Sunday, June 07, 2009

apss '09 (ii)*

4.1. sunday is 'trainee day', where graduate students gather and listen to one another talk non-stop about how all the work their advisors have made them do, and persuading themselves that they actually wanted to do it in the first place.

4.2. in order to get anyone at all to attend this, they get the people who have won travel awards and hold the checks ransom till the end of the day.

4.2.1. sneaky bastards.

4.2.2. we're each made to sign up for four sessions, plus a lunch thing where somehow i've been pressganged into giving a talk to a room full of people who don't care about or understand my work.

4.2.3. i suppose the speakers could have been worse. at the very least, there was matt walker, who i'm trying to schmooze up at every available opportunity in case i want do a post-doc in a state where i can actually buy single malt scotch. his talk teaches me a number of things, the most important of which is British Accents FTW.

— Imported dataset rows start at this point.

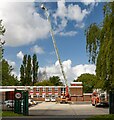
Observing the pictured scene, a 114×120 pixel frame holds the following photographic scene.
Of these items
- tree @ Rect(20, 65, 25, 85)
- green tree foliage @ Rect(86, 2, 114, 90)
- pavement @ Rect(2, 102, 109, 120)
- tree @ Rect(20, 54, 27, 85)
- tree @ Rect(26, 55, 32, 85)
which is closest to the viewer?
green tree foliage @ Rect(86, 2, 114, 90)

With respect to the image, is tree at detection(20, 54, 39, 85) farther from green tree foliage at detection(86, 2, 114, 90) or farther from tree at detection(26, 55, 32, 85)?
green tree foliage at detection(86, 2, 114, 90)

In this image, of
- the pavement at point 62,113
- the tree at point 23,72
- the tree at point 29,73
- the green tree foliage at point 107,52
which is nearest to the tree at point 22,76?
the tree at point 23,72

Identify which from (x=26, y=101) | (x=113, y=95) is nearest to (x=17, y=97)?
(x=26, y=101)

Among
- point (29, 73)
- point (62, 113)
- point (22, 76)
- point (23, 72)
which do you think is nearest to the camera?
point (62, 113)

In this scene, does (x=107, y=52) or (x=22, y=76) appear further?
(x=22, y=76)

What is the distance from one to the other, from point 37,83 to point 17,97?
7278 centimetres

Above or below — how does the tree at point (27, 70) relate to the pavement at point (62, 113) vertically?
above

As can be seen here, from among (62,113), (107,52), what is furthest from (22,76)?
(107,52)

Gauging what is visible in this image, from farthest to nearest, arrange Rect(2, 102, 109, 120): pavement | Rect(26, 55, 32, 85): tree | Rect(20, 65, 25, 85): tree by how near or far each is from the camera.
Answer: Rect(26, 55, 32, 85): tree → Rect(20, 65, 25, 85): tree → Rect(2, 102, 109, 120): pavement

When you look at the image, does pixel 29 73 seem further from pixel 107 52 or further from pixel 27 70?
pixel 107 52

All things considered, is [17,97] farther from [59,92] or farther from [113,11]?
[59,92]

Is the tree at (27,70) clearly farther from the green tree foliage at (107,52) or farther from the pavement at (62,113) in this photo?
the green tree foliage at (107,52)

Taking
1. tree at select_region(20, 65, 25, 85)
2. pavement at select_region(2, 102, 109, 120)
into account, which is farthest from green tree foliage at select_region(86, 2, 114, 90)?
tree at select_region(20, 65, 25, 85)

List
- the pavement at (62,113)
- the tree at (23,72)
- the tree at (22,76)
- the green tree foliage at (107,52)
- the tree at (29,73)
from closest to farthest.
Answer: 1. the green tree foliage at (107,52)
2. the pavement at (62,113)
3. the tree at (22,76)
4. the tree at (23,72)
5. the tree at (29,73)
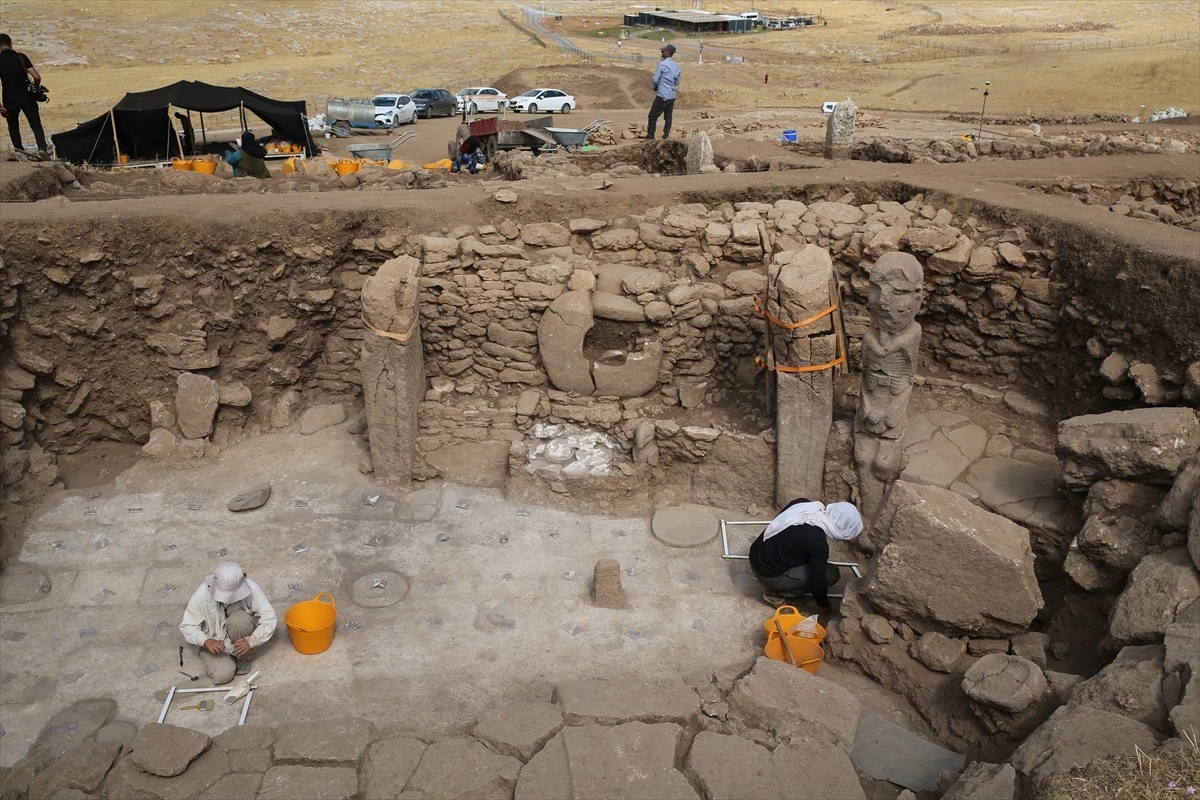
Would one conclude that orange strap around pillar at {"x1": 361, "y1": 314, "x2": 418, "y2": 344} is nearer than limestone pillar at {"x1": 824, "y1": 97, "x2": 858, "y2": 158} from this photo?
Yes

4.2.4. lunch is awful. my talk goes ok though. i have by now firmly decided that the most unimportant part of giving a talk is its actual content. this is probably not a revelation to anyone who does a lot of public speaking, but i personally get a lot of mileage out of very small things. stepping out from behind the podium for one. you can be quaking in your shoes, but as long as you get out from behind that podium, people immediately assume that you Know What You're Doing.

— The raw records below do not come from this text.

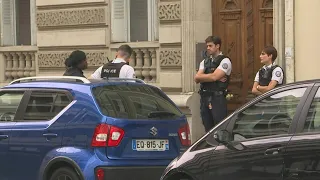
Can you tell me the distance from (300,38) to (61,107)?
16.3ft

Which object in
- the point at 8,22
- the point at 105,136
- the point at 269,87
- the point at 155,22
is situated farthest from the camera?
the point at 8,22

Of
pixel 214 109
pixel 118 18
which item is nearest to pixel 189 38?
pixel 118 18

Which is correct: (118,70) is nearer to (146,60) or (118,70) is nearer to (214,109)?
(214,109)

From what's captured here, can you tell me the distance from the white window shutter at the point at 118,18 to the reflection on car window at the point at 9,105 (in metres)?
6.05

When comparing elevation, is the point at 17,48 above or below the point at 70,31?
below

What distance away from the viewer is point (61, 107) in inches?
365

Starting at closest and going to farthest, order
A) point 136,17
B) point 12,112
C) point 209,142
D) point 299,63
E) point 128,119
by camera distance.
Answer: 1. point 209,142
2. point 128,119
3. point 12,112
4. point 299,63
5. point 136,17

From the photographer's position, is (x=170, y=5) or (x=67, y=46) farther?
(x=67, y=46)

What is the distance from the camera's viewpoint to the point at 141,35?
15.9 meters

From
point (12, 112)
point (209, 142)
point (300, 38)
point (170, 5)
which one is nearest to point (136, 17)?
point (170, 5)

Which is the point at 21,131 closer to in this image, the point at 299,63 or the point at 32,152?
the point at 32,152

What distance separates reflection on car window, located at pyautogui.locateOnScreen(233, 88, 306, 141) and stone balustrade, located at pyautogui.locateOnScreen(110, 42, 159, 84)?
7.70 metres

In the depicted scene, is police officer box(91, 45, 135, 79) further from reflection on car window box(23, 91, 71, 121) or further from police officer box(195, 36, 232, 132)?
reflection on car window box(23, 91, 71, 121)

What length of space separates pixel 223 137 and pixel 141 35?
28.4 feet
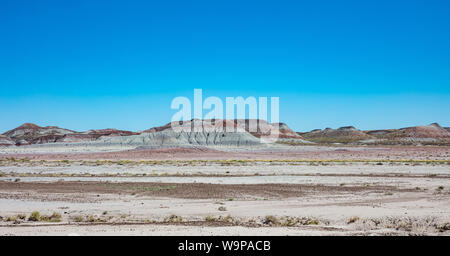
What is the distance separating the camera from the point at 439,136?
185125mm

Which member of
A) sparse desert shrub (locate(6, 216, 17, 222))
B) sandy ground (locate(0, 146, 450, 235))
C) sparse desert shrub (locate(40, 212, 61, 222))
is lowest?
sandy ground (locate(0, 146, 450, 235))

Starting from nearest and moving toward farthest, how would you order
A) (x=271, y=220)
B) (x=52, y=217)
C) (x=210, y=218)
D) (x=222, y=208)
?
(x=271, y=220) → (x=210, y=218) → (x=52, y=217) → (x=222, y=208)

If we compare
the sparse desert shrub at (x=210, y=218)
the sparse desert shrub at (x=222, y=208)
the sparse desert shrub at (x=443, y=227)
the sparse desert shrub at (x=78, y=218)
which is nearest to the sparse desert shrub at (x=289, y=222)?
the sparse desert shrub at (x=210, y=218)

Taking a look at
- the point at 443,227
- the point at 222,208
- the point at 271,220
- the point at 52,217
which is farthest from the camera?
the point at 222,208

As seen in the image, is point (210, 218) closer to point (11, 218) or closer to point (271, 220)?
point (271, 220)

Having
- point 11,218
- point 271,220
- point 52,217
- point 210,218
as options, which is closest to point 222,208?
point 210,218

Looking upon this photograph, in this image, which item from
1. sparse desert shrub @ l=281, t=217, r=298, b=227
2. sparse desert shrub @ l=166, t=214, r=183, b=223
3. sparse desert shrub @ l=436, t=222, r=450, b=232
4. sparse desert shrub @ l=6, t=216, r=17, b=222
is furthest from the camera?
sparse desert shrub @ l=6, t=216, r=17, b=222

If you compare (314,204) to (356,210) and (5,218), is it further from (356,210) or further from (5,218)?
(5,218)

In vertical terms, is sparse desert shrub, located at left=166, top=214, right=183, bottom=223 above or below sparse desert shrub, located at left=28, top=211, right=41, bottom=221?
below

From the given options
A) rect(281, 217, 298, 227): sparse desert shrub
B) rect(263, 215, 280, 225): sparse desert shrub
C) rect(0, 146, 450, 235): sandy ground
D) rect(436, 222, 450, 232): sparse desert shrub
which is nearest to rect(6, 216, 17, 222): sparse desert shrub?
rect(0, 146, 450, 235): sandy ground

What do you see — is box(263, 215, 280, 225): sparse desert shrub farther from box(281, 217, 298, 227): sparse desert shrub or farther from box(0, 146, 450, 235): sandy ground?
box(281, 217, 298, 227): sparse desert shrub
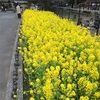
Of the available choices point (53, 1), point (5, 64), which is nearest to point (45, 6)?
point (53, 1)

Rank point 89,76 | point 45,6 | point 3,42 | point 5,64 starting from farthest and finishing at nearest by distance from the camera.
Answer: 1. point 45,6
2. point 3,42
3. point 5,64
4. point 89,76

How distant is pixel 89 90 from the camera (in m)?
4.06

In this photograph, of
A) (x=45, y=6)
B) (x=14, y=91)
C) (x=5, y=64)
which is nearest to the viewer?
(x=14, y=91)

4.2.4.1. most of the time, i still don't know what i'm doing.

4.2.5. the best part of the day is when this prof from wash. u. stands up and gives us the skinny on how to handle the final years of grad school. he basically says what i've suspected all along, which is: grab all the data you can get your hands on, write it up, stick your name on the front, and claim the paper as yours. i can't remember if i wrote about our little authorship mess a while ago, but the advice basically confirms what i suspected, which was that i was too nice, and was lucky that the advisor was looking out for me. never again.

4.2.5.1. also that experiments mostly don't work, and that you just have to get over it, which is possibly the most depressing thing i've heard all year.

* feel free to insert sleepless in seattle jokes anywhere, i got tired of them the moment i heard where the conference this year was going to be.